Test different Tn5 signal window sizes with binary and quantitative models

tacazares commented 3 years ago

We want to test different window (slop) sizes around the Tn5 cut site and its effects on binary and quantitative prediction AUPR and R^2.

We will use 11 TFs and MACS2 peaks based on the slop20b- ATAC-seq peaks.

Slop sizes 0, 5, 10, 20, 40

Binary Tasks

[x] Generate ROI
[x] Generate run meta files (use slop20 peaks)
[x] Train models
[x] Select best models
[x] Make predictions on best models
[x] Evaluate model performance and summarize

Quant Tasks

[x] Generate ROI
[x] Identify TFs and ENCODE IDs
[x] Download BAM files
[x] Filter BAM files for quality, blacklisted regions, and chromosomes.
[x] Generate read normalized bigwigs
[x] Generate min-max normalized bigwigs
[x] Generate run meta files (use slop20 peaks; quant data)
[x] Train models
[x] Select best models
[x] Make predictions on best models
[x] Evaluate model performance and summarize
[x] Log normalize RP20M counts then minmax normalize

tacazares commented 3 years ago

While running the quant models we were running into with multiple errors.
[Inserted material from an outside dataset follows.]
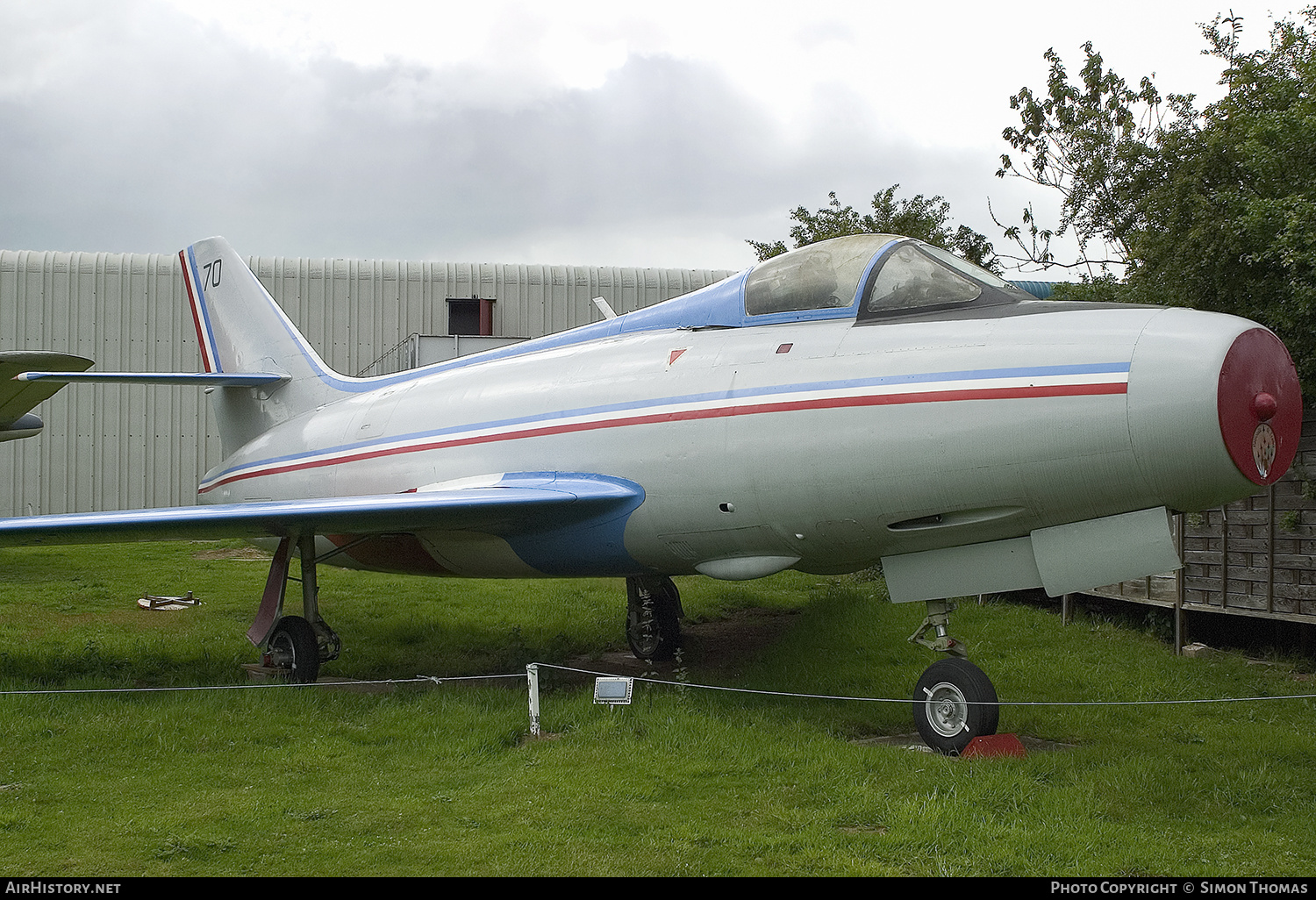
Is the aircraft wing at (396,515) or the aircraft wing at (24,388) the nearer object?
the aircraft wing at (396,515)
1) Differences in batch sizes between signal and target arrays

ValueError: Input arrays should have the same number of samples as target arrays. Found 1000 input samples and 996 target samples.
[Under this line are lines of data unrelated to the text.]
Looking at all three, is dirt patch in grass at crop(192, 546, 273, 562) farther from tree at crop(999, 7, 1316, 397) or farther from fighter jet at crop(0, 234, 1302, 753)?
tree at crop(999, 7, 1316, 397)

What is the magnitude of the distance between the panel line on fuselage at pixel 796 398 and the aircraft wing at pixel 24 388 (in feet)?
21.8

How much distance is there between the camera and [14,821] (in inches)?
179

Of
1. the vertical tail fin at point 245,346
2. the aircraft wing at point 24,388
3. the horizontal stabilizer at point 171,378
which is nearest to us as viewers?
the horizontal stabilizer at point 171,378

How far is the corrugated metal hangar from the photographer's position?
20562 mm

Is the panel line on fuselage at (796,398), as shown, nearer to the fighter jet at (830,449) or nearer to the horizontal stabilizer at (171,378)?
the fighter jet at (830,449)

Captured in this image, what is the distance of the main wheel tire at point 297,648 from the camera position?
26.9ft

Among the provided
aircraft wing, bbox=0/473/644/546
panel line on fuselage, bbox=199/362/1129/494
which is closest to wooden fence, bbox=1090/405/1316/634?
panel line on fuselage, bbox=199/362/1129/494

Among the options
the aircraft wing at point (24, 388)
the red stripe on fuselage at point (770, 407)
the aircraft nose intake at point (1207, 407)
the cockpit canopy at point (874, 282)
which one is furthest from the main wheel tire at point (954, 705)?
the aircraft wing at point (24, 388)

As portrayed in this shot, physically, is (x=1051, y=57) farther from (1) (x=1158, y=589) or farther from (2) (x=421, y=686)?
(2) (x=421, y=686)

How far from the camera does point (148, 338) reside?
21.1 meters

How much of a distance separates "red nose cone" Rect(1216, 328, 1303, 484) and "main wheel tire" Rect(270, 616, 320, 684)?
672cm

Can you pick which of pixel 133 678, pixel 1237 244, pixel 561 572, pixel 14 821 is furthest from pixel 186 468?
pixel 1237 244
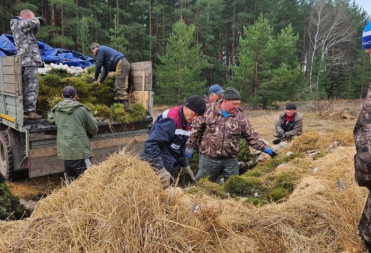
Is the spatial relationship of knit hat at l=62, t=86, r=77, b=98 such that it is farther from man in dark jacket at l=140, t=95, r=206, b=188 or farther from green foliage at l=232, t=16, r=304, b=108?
green foliage at l=232, t=16, r=304, b=108

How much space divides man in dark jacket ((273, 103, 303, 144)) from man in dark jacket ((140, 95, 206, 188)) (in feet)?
12.6

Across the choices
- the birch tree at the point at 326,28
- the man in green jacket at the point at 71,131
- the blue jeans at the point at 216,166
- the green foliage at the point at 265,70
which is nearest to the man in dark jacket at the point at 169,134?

2) Invalid interval bound error

    raise ValueError("None values not supported.")
ValueError: None values not supported.

The cause seems to be that the quantitative data was mapped to the hg19 reference genome and an older version of the data. The new quantitative data will be mapped to hg38 like our ATAC-seq data. This error was discovered using the following function to loop through each ROI in the ROI files and print the regions that were accepted:

def get_ATAC_CHIP_scores(row_idx, roi_df):
    roi_row = roi_df.iloc[row_idx, :]

    cell_line = roi_row['Cell_Line']

    chrom = roi_row['Chr']

    start = int(roi_row['Start'])
    end = int(roi_row['Stop'])

    meta_row = meta_table[(meta_table['Cell_Line'] == cell_line)]
    meta_row = meta_row.reset_index(drop=True)

    signal = meta_row.loc[0, 'ATAC_Signal_File']
    binding = meta_row.loc[0, 'Binding_File']
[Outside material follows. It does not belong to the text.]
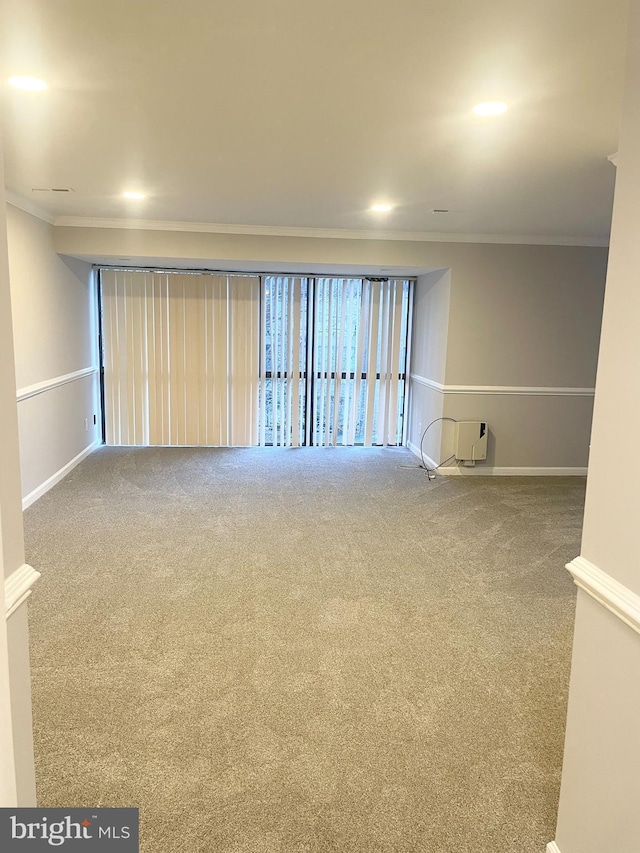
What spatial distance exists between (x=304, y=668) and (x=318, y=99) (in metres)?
2.29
    with load_bigwig(signal) as signal_stream, load_bigwig(binding) as binding_stream:

        signal_array = np.array(signal_stream.values(chrom, start, end))
        target_array = np.array(binding_stream.values(chrom, start, end))

    return signal_array, target_array

I was then able to verify that the ChIP-seq was the source of the problem by opening up the ATAC and ChIP-seq files individually using an example region that failed.

# Load bigwig file
hepg2_chip = load_bigwig("CTCF_HepG2_RPM_log_minmax01.bw")

# Import array as numpy vector
binding_array = np.array(hepg2_chip.values("chr20", 64181767, 64182791))

which produces:

---------------------------------------------------------------------------
RuntimeError                              Traceback (most recent call last)
<ipython-input-35-2b6014d786fe> in <module>
----> 1 binding_array = np.array(hepg2_chip.values("chr20", 64181767, 64182791))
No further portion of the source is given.